Sun-like star plasma lashes its solar system

The Milky Way’s black hole is a messy eater

Melting poles emit methane

Falcon 9 takes left turn at equator for NASA

Overlooked exoplanet found by citizen scientists


Hello and welcome to the Daily Space. I am your host Dr. Pamela Gay.

I am your host, Beth Johnson. And we will be joined by Erik Madaus to talk launches later in the show.

Together, we are here to put science and rockets in your brain.

A lot of times, our news stories make us think it would be good to exit our solar system and get as far away from Earth as possible. Not today’s first two stories. They make me kind of glad that we are right where we are.

IMAGE: Dragon’s Breath: Artist’s impression of a supermassive filament released by a superflare on EK Draconis approaching young planets. CREDIT: NAOJ

Astronomers studying the star EK Draconis recently observed it undergo a massive flare and emit a massive filament of plasma. The outburst was ten times larger than anything we’ve seen our Sun eject, and it was moving at a zippy 500 km/s.

While massive flares are nothing new, especially for young red dwarf stars, this particular flare was of note because EK Draconis is a Sun-like star.
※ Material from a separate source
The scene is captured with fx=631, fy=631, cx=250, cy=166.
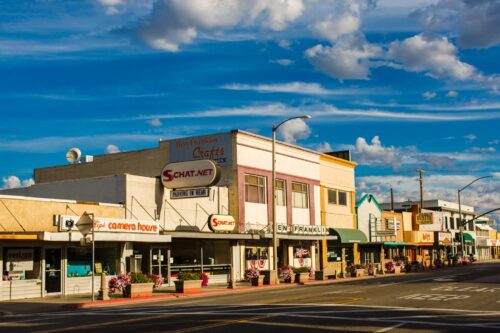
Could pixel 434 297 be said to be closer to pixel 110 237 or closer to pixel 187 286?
pixel 187 286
It’s much younger than the Sun but is similar in mass. This leads to the uncomfortable realization that our Sun, when it was young, probably also had these occasional superflares.

Superflares that could be very bad for planets like Earth.

These results appear in Nature Astronomy and are published with lead author Kosuke Namekata. While our modern Sun shouldn’t still be capable of these kinds of wild outbursts, I have to admit that the part of my brain that is aware the Universe is more creative than we are holds onto a small amount of worry. Luckily, we have spacecraft between us and the Sun that can alert us if any plasma lashes are headed our way, which they shouldn’t be.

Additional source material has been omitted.